+++ STUDY MATERIAL +++

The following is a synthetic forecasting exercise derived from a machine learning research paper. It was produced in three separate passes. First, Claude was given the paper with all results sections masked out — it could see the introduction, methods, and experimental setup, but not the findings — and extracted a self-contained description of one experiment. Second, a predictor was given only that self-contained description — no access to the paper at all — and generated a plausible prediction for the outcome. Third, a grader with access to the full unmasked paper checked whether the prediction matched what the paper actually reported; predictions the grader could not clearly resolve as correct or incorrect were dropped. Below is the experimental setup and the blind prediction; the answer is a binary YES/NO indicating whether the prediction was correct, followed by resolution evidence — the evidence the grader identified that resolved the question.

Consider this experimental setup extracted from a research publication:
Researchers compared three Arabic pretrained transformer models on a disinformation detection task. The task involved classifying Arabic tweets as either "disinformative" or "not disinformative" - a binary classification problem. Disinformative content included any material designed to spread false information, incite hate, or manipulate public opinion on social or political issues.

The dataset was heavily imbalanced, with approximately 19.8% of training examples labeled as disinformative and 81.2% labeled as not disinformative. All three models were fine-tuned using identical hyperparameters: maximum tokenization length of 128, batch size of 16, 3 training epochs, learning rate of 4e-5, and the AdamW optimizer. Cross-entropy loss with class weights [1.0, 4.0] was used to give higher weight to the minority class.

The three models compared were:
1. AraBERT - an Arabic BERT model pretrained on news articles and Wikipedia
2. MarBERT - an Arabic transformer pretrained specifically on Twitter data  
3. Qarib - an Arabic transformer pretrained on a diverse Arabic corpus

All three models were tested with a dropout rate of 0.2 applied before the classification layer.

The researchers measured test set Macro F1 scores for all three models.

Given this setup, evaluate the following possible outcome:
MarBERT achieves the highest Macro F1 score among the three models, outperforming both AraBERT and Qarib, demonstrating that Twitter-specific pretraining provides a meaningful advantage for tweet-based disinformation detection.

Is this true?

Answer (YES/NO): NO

+++
+++ STUDY MATERIAL +++

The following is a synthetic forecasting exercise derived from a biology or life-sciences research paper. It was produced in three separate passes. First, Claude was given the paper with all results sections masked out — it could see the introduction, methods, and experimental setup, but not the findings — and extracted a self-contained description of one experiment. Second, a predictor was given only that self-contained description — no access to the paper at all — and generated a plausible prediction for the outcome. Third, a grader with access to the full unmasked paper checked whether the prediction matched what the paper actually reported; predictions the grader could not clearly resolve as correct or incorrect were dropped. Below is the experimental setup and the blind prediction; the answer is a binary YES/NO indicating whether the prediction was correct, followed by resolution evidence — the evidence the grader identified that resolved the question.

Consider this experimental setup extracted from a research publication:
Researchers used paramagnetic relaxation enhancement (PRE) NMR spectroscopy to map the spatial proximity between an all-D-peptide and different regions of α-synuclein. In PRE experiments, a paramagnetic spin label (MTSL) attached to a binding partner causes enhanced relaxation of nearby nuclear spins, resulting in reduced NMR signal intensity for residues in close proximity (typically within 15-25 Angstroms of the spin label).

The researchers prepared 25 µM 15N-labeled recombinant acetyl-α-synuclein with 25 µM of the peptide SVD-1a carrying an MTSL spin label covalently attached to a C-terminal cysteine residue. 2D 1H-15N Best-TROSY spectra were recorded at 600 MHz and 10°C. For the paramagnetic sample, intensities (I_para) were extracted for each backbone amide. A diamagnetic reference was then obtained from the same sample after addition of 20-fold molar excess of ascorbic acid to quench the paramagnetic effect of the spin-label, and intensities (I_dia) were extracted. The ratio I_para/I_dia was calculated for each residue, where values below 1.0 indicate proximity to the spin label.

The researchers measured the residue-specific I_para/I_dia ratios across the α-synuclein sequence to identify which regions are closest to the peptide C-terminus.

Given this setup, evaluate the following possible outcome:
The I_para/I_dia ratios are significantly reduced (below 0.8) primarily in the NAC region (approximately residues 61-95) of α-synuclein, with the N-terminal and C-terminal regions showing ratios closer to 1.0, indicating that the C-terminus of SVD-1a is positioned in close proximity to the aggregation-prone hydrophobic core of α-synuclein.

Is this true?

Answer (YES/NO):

+++

THE PROBLEM | Set down, unchanged, only those lines above that fall between the line with "from a machine" and the line with "Researchers compared three", the two end lines included.

RESULT OF THE TASK |
The following is a synthetic forecasting exercise derived from a machine learning research paper. It was produced in three separate passes. First, Claude was given the paper with all results sections masked out — it could see the introduction, methods, and experimental setup, but not the findings — and extracted a self-contained description of one experiment. Second, a predictor was given only that self-contained description — no access to the paper at all — and generated a plausible prediction for the outcome. Third, a grader with access to the full unmasked paper checked whether the prediction matched what the paper actually reported; predictions the grader could not clearly resolve as correct or incorrect were dropped. Below is the experimental setup and the blind prediction; the answer is a binary YES/NO indicating whether the prediction was correct, followed by resolution evidence — the evidence the grader identified that resolved the question.

Consider this experimental setup extracted from a research publication:
Researchers compared three Arabic pretrained transformer models on a disinformation detection task. The task involved classifying Arabic tweets as either "disinformative" or "not disinformative" - a binary classification problem. Disinformative content included any material designed to spread false information, incite hate, or manipulate public opinion on social or political issues.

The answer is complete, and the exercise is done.